● Reading passage
So I don't know what of it what what happened. I think we're just so used to you guys just getting your points and winning team tournaments, but I was convinced for like 10 to 15 minutes that your girls had won that tournament. And I forgot I forgot when we found out. Steve, were we on the road home when we eventually found out? Or I I can't I seriously can't remember. And I don't like I don't know how the trophy presentation worked or whatnot, Pat, but I literally went up to your girls and gave them all a Jolly Rancher for winning the team turn. They didn't even question it. They they've yeah, I don't know if they knew at the time if they won or not, but it was it was just so funny at the end of the day.

SPEAKER_00

They were confused too. I and it like they came up to me with the runner-up trophy, and I was like, Oh, we didn't win it, right? And and and they're and they're like, and they weren't, they of course were not happy, they were not happy about it. And I and I, you know, I kind of shrugged my shoulders and I was like, Well, you know, is this the one we're trying to is this is this the one we're trying to win, or you know, in my mind, that's kind of what I was thinking. Like, I don't I don't know what happened, I don't know. I it was something with I think during the day, like on USA bracketing, they were putting all of our points from the JV side and the varsity side.

SPEAKER_02

You guys you guys were winning with the combined points, that's what it was.

SPEAKER_00

Yep. And then when they when they pulled off those the JV girls, the got girls that were on the JV side, they then um Bayport beat us by like a little bit, maybe. I can't it probably wasn't fun, yeah. It wasn't a ton, but man, yeah, I our girls were not happy.

● Given problem
Please copy the whole transcript about the team tournament mix-up word for word.

● Excerpted records
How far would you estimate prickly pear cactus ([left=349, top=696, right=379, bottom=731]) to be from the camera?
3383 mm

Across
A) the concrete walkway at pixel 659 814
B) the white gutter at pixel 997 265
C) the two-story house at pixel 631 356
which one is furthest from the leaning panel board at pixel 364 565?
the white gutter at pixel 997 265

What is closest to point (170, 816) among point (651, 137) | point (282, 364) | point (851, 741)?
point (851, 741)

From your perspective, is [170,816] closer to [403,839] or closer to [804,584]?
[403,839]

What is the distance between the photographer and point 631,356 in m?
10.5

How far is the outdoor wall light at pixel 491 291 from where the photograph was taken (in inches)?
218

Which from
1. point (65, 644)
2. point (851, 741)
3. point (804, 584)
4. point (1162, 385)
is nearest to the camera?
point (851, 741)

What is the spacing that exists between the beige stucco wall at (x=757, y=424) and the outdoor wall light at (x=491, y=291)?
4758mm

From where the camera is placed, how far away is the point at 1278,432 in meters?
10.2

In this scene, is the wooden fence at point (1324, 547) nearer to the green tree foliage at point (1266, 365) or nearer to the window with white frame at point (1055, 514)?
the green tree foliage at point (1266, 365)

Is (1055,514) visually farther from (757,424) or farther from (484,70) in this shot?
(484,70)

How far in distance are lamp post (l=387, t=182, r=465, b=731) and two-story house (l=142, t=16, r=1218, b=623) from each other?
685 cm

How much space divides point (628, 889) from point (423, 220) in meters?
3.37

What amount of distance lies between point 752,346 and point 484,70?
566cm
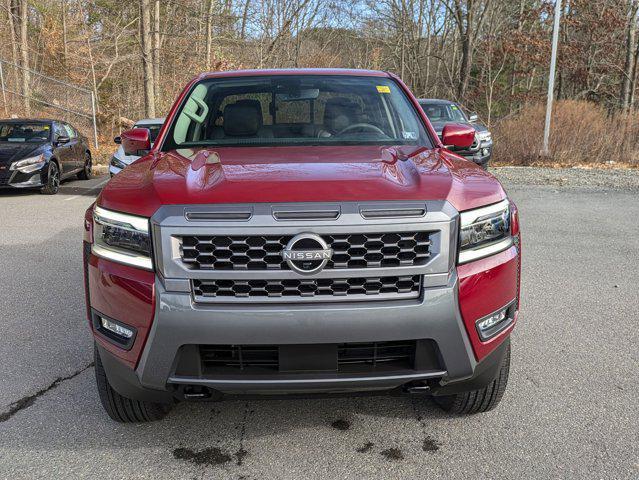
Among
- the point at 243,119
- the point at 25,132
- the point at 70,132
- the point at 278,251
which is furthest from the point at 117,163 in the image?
the point at 278,251

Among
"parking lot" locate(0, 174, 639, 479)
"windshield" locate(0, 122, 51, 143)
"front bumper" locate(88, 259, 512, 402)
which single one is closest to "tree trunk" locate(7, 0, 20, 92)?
"windshield" locate(0, 122, 51, 143)

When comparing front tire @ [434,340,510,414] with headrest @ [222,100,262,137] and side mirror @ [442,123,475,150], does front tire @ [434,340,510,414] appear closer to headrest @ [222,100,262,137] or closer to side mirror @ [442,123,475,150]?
side mirror @ [442,123,475,150]

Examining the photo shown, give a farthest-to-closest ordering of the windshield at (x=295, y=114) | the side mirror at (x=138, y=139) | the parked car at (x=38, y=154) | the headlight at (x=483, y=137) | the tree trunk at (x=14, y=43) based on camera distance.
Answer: the tree trunk at (x=14, y=43), the headlight at (x=483, y=137), the parked car at (x=38, y=154), the side mirror at (x=138, y=139), the windshield at (x=295, y=114)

● Solution for this exercise
So I don't know what of it what what happened. I think we're just so used to you guys just getting your points and winning team tournaments, but I was convinced for like 10 to 15 minutes that your girls had won that tournament. And I forgot I forgot when we found out. Steve, were we on the road home when we eventually found out? Or I I can't I seriously can't remember. And I don't like I don't know how the trophy presentation worked or whatnot, Pat, but I literally went up to your girls and gave them all a Jolly Rancher for winning the team turn. They didn't even question it. They they've yeah, I don't know if they knew at the time if they won or not, but it was it was just so funny at the end of the day.

SPEAKER_00

They were confused too. I and it like they came up to me with the runner-up trophy, and I was like, Oh, we didn't win it, right? And and and they're and they're like, and they weren't, they of course were not happy, they were not happy about it. And I and I, you know, I kind of shrugged my shoulders and I was like, Well, you know, is this the one we're trying to is this is this the one we're trying to win, or you know, in my mind, that's kind of what I was thinking. Like, I don't I don't know what happened, I don't know. I it was something with I think during the day, like on USA bracketing, they were putting all of our points from the JV side and the varsity side.

SPEAKER_02

You guys you guys were winning with the combined points, that's what it was.

SPEAKER_00

Yep. And then when they when they pulled off those the JV girls, the got girls that were on the JV side, they then um Bayport beat us by like a little bit, maybe. I can't it probably wasn't fun, yeah. It wasn't a ton, but man, yeah, I our girls were not happy.